* Start Records provided *

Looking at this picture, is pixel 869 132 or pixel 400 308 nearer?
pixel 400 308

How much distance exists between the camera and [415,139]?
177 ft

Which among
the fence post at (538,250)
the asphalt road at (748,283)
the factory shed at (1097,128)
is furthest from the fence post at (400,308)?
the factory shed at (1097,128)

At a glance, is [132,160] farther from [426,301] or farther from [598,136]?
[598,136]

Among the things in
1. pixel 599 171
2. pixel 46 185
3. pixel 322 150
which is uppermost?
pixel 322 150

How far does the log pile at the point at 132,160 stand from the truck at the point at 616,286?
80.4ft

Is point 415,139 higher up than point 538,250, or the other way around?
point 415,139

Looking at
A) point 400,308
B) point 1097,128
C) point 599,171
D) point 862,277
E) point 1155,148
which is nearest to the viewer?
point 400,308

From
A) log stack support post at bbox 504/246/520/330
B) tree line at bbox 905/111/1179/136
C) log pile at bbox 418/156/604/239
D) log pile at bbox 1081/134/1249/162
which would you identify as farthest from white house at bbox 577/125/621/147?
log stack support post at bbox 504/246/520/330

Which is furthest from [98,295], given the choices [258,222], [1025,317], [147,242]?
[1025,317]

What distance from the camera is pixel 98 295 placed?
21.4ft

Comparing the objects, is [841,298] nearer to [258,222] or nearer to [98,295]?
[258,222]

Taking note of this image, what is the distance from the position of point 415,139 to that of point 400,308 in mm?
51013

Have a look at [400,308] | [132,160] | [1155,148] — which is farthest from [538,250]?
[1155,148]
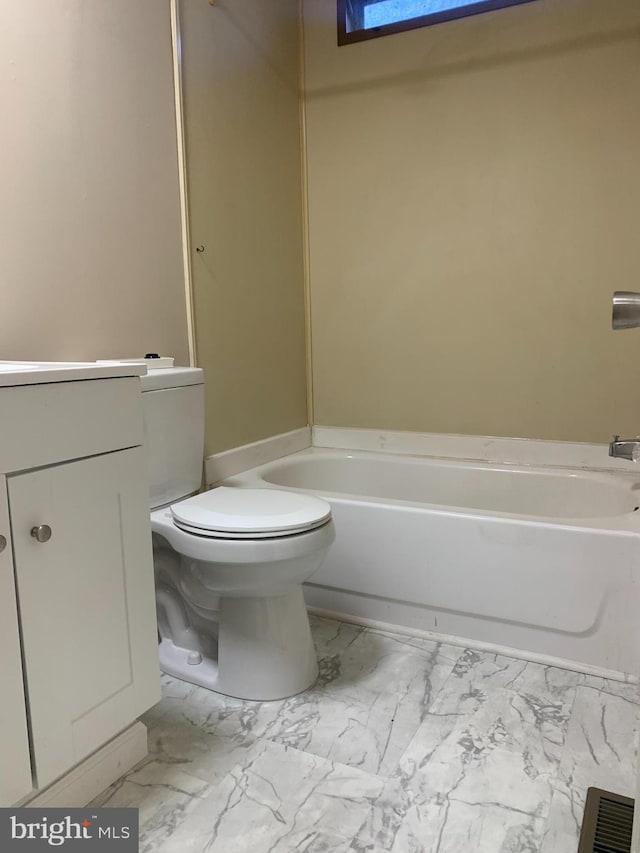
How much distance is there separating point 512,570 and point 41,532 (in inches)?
47.6

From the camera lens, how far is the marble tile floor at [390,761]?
1083 mm

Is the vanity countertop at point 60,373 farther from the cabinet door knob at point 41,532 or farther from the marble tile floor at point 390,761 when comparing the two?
the marble tile floor at point 390,761

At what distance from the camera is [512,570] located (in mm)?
1668

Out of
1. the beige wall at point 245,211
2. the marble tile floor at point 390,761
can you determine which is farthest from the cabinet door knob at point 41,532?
the beige wall at point 245,211

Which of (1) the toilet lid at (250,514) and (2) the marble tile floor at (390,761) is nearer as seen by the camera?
A: (2) the marble tile floor at (390,761)

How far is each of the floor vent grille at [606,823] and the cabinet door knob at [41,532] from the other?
40.4 inches

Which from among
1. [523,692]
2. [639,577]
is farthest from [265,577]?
[639,577]

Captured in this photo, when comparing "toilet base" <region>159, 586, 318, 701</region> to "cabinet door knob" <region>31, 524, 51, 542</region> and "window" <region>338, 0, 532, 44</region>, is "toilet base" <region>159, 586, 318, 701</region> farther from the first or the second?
"window" <region>338, 0, 532, 44</region>

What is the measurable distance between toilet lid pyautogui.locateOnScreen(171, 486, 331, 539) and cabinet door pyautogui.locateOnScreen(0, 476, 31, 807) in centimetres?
50

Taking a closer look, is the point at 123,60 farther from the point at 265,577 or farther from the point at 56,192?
the point at 265,577

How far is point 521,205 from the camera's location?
218 centimetres

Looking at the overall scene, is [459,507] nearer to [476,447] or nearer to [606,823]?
[476,447]

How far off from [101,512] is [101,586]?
0.13 meters

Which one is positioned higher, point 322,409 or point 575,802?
point 322,409
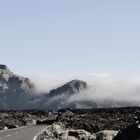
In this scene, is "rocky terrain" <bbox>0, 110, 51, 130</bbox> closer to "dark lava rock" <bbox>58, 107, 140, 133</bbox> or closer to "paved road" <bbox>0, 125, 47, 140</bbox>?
"dark lava rock" <bbox>58, 107, 140, 133</bbox>

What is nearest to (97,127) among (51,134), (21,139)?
(51,134)

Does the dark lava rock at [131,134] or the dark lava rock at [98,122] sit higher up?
the dark lava rock at [98,122]

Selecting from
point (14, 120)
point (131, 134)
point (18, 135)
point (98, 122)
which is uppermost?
point (14, 120)

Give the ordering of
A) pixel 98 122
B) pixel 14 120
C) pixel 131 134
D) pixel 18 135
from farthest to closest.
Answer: pixel 14 120, pixel 98 122, pixel 18 135, pixel 131 134

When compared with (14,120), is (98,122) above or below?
below

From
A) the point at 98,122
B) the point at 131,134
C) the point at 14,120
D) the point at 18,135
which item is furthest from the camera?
the point at 14,120

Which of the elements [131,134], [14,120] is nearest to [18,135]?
[131,134]

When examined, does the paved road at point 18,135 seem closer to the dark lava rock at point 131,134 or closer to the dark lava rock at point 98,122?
the dark lava rock at point 98,122

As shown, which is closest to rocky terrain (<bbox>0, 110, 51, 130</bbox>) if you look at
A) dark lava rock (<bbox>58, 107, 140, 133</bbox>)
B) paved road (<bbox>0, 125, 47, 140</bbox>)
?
dark lava rock (<bbox>58, 107, 140, 133</bbox>)

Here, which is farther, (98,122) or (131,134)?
(98,122)

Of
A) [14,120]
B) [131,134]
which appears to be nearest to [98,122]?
[14,120]

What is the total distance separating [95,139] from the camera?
42812mm

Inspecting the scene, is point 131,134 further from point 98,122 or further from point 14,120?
point 14,120

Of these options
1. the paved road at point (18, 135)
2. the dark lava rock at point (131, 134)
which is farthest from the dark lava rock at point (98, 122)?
the dark lava rock at point (131, 134)
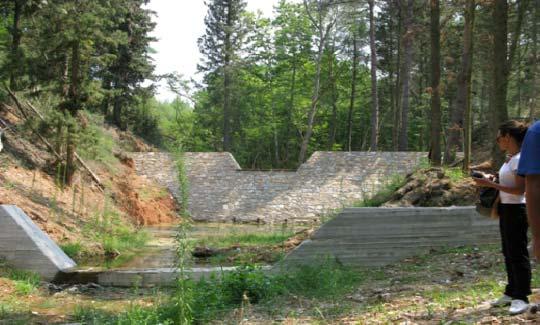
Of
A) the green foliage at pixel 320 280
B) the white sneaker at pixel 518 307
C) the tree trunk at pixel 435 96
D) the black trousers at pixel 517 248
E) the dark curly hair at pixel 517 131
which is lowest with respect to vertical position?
the green foliage at pixel 320 280

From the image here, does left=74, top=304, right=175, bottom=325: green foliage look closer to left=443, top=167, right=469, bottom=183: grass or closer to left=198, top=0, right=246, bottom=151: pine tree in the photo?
left=443, top=167, right=469, bottom=183: grass

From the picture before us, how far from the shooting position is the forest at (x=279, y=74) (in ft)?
52.8

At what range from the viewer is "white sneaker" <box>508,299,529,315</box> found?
4289mm

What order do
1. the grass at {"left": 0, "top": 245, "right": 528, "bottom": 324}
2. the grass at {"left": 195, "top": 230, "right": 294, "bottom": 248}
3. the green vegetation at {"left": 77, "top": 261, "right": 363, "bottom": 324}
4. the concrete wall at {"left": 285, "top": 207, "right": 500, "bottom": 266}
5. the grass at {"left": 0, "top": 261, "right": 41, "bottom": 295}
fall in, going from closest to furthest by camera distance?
the grass at {"left": 0, "top": 245, "right": 528, "bottom": 324}
the green vegetation at {"left": 77, "top": 261, "right": 363, "bottom": 324}
the grass at {"left": 0, "top": 261, "right": 41, "bottom": 295}
the concrete wall at {"left": 285, "top": 207, "right": 500, "bottom": 266}
the grass at {"left": 195, "top": 230, "right": 294, "bottom": 248}

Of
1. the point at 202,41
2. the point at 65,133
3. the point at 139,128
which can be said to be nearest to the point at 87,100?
the point at 65,133

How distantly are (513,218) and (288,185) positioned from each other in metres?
17.4

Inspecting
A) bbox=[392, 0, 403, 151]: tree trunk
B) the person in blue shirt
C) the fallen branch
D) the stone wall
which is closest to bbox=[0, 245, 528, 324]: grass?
the person in blue shirt

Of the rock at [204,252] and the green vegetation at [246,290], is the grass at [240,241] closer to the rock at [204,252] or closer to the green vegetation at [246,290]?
the rock at [204,252]

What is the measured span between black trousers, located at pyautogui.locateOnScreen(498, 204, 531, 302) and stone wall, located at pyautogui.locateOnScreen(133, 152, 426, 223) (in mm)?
14978

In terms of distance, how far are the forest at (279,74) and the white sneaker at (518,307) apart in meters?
8.76

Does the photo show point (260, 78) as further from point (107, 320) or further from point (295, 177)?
point (107, 320)

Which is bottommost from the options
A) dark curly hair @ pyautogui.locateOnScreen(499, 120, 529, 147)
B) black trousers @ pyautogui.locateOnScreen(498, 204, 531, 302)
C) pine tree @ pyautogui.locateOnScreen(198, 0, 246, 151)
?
black trousers @ pyautogui.locateOnScreen(498, 204, 531, 302)

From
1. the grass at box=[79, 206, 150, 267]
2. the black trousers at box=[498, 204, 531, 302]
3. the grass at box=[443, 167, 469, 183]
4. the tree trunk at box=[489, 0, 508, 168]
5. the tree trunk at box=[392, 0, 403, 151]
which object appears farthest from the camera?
the tree trunk at box=[392, 0, 403, 151]

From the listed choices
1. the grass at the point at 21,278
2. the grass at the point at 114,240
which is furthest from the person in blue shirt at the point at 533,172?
the grass at the point at 114,240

* End Records provided *

* [Directions]
Copy the listing verbatim, starting at the line that has "Comparing the objects, is" and ending after the line that has "A: (2) the marble tile floor at (390,761)". Omit the pictures from your copy.

* [Written answer]
Comparing the objects, is [841,298] nearer to [258,222] or nearer to [98,295]?
[258,222]

Taking note of this image, what is the distance from the position of point 415,139 to that of point 400,308 in mm?
51013

Have a look at [400,308] | [132,160] | [1155,148] — which is farthest from [538,250]?
[1155,148]
How much distance is there separating point 512,570 and point 41,532 (in inches)?
47.6

From the camera lens, how far is the marble tile floor at [390,761]?
1083 mm

Is the vanity countertop at point 60,373 farther from the cabinet door knob at point 41,532 or farther from the marble tile floor at point 390,761 when comparing the two?
the marble tile floor at point 390,761

At what distance from the camera is [512,570] located (in mm)?
1668

Out of
1. the beige wall at point 245,211
2. the marble tile floor at point 390,761
can you determine which is farthest from the cabinet door knob at point 41,532?
the beige wall at point 245,211

Which of (1) the toilet lid at (250,514) and (2) the marble tile floor at (390,761) is nearer as seen by the camera?
A: (2) the marble tile floor at (390,761)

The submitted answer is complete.